Le revers de la médaille est que la dette publique américaine représente à présent 37 % de la dette publique mondiale. Le gouvernement US doit 7 000 milliards de dollars au reste du monde…
Mettre la main sur les bitcoins avant (presque) tout le monde permettrait de réduire la facture. C’est l’objectif affiché par la Sénatrice Cynthia Lummis.
BRICS et dédollarisation
De nombreuses nations craignent que les États-Unis ne remboursent pas et le « gel » des réserves russes (300 milliards d’euros et de dollars) n’a pas arrangé les choses. La dédollarisation est désormais un objectif assumé par les BRICS, récemment rejoints par trois grands exportateurs de pétrole (Iran, Émirat arabes unis et Arabie saoudite).
Les rapports de force ne sont plus les mêmes que dans les années 1970. La Chine en devenue la première économie mondiale à parité de pouvoir d’achat. Les BRICS+ comprennent 46 % de la population mondiale et représentent 35 % du PIB mondial (PPA).

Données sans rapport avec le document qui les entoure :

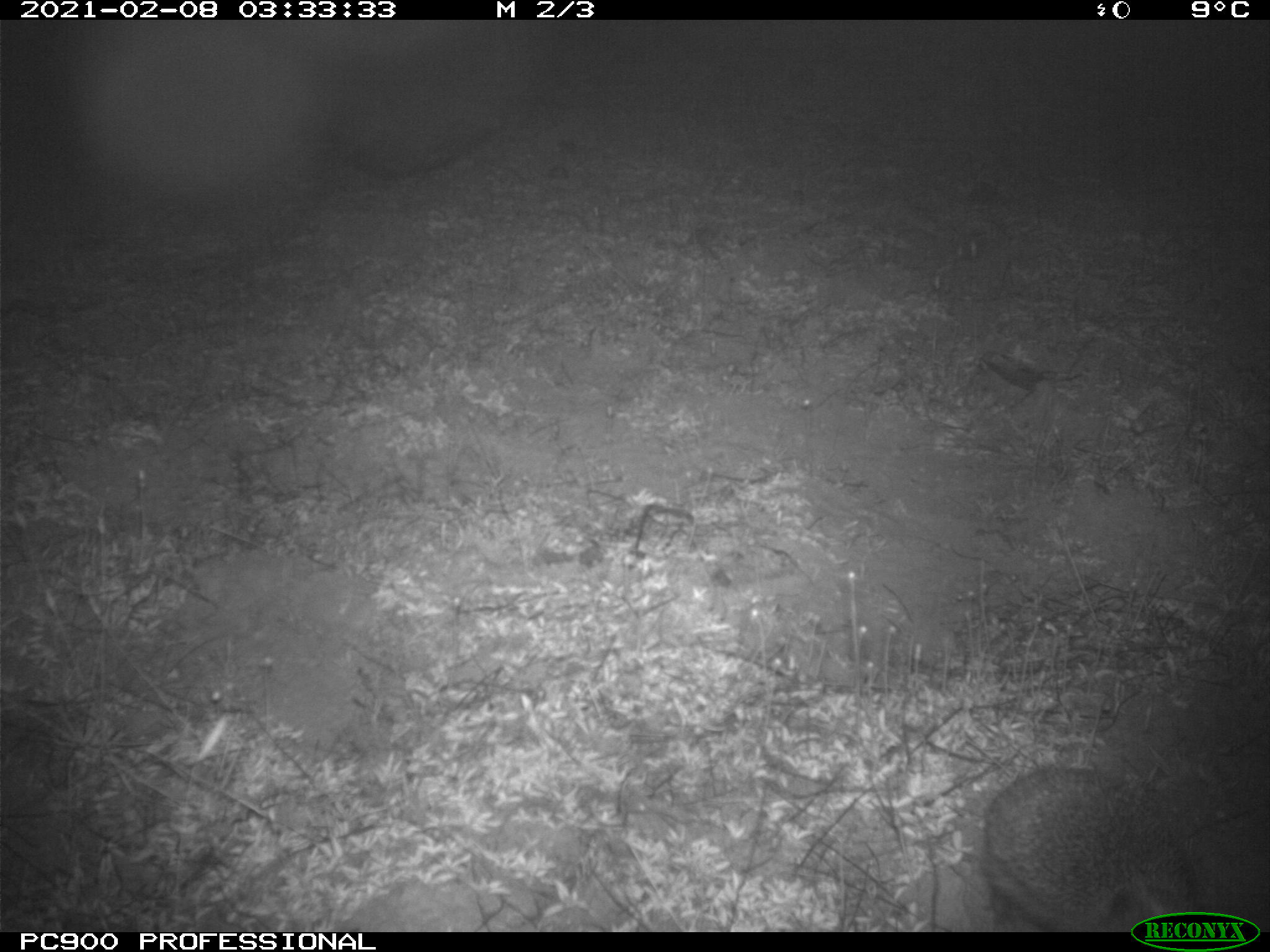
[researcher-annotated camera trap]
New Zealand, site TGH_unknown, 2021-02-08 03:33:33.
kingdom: Animalia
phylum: Chordata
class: Mammalia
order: Eulipotyphla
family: Erinaceidae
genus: Erinaceus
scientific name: Erinaceus europaeus europaeus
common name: european hedgehog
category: hedgehog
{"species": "hedgehog (european hedgehog) (Erinaceus europaeus europaeus)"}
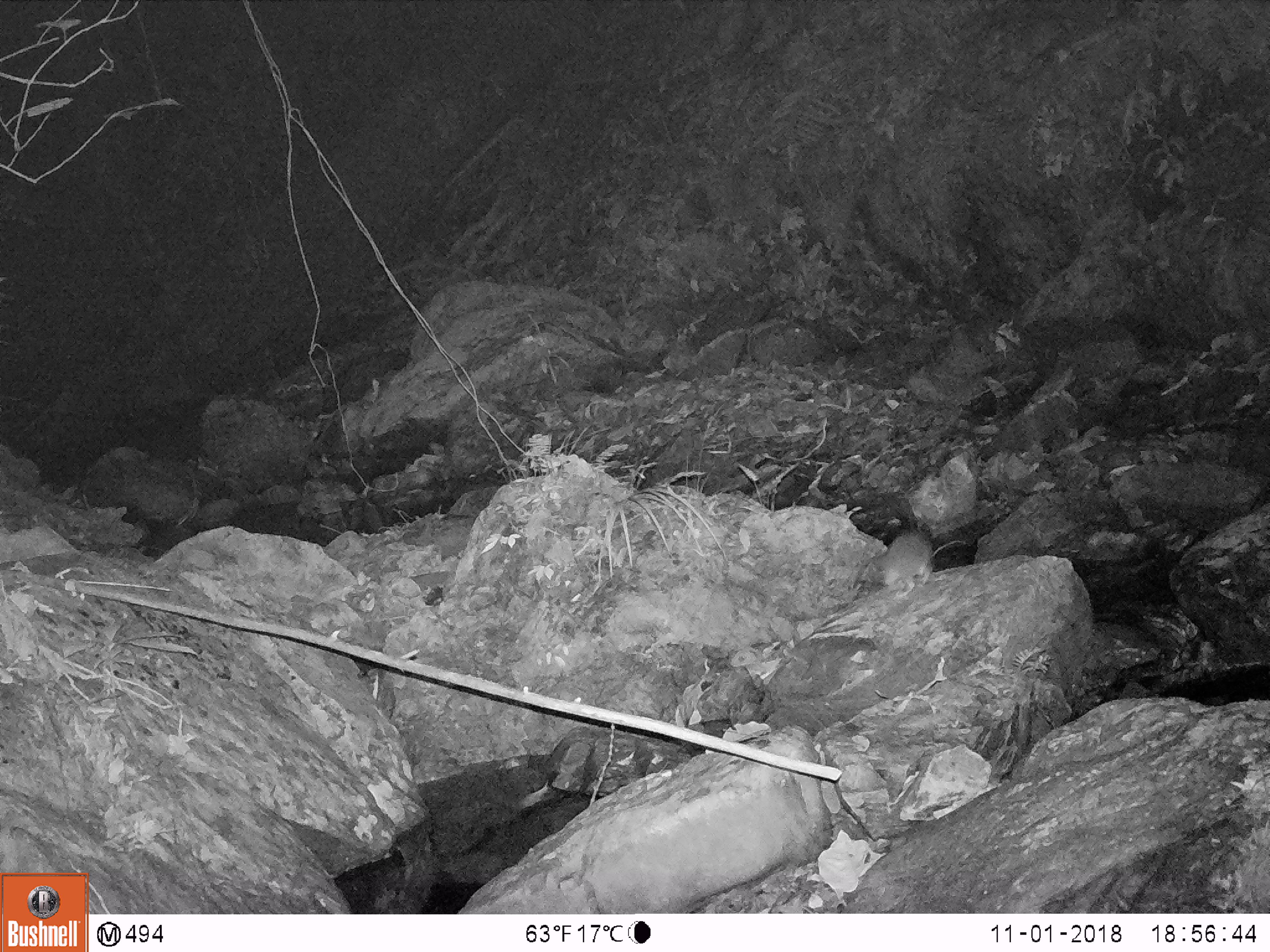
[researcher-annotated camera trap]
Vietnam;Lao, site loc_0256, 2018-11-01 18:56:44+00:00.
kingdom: Animalia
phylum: Chordata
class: Mammalia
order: Rodentia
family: Muridae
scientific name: Muridae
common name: old-world mice and rats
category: unidentified murid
Unidentified murid (old-world mice and rats) (Muridae). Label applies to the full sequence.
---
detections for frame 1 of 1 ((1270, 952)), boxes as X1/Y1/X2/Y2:
unidentified murid: 870/530/964/599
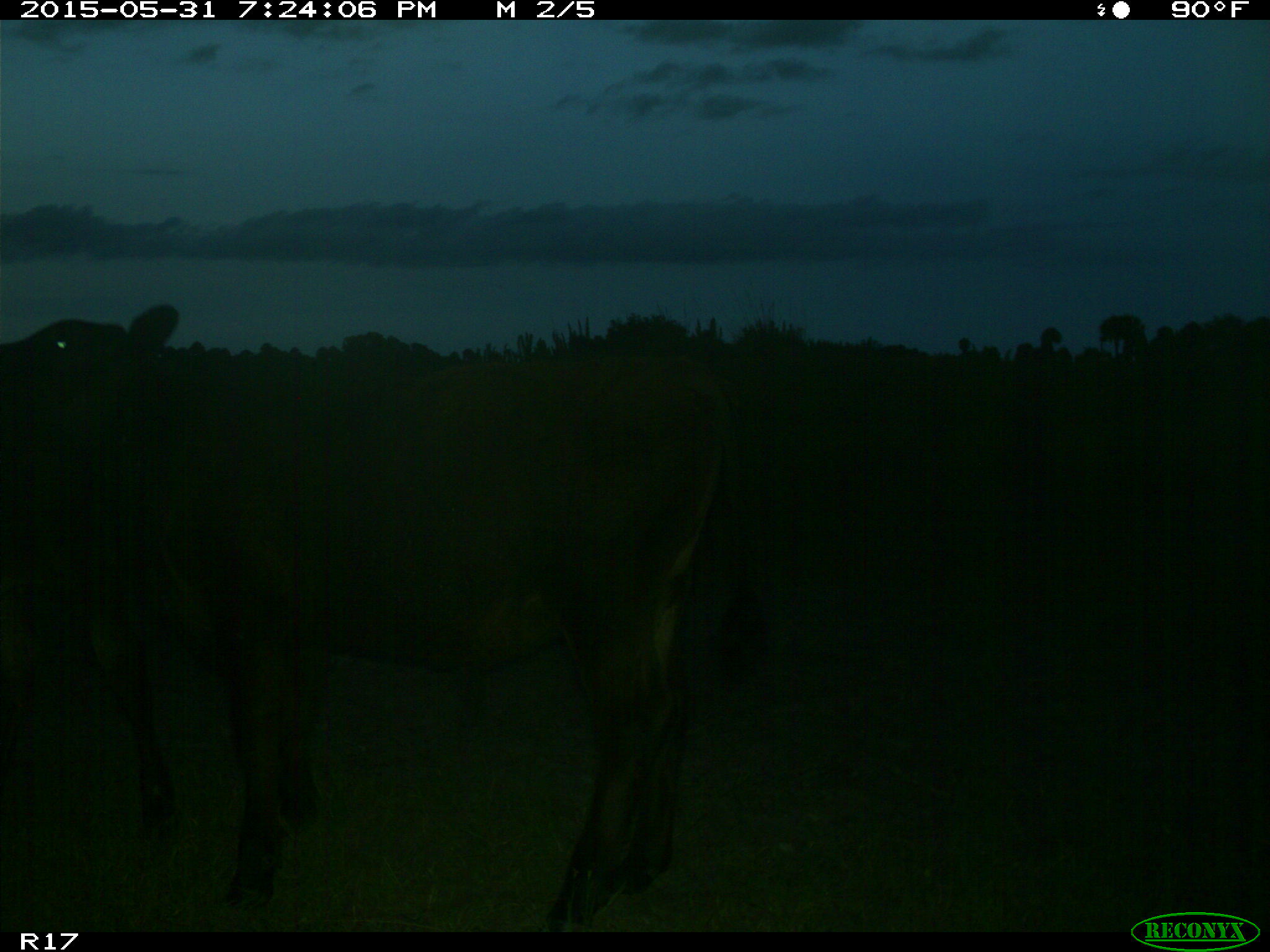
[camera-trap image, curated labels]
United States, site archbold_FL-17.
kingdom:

Entre autres métriques, le club est responsable d’environ 25 % des exportations globales. Il produit par ailleurs 42 % du blé, 52 % du riz et 46 % du soja. C’est aussi 43 % de la production de pétrole (et 44 % des réserves mondiales). Ou encore 35,5 % de sa production de gaz (et 53 % des réserves).
Une évolution prochaine du système monétaire international est inéluctable. Washington le sait et les tensions géopolitiques sont la conséquence directe de cette crainte. C’est dans ce contexte qu’il faut analyser l’ambition américaine de créer une réserve de bitcoins.
Le bitcoin a tous les attributs d’une monnaie de réserve internationale parfaite. La première raison est qu’il résout le paradoxe de Triffin en étant apatride. La seconde est qu’il peut circuler facilement, une exigence ayant toujours fait défaut à l’or.
Ainsi, après les aubaines que furent l’achat des territoires de Manhattan, de la Louisiane, de la Californie et de l’Alaska, les États-Unis s’apprêtent de nouveau à faire l’affaire du siècle.
Il était naturel que se soient les États-Unis qui se jettent à l’eau en premier vu qu’ils ont le plus à perdre si le bitcoin s’impose comme l’actif de réserve du prochain millénaire. Si tout se passe comme prévu, Michael Saylor prédit qu’un seul bitcoin atteindra 13 millions de dollars.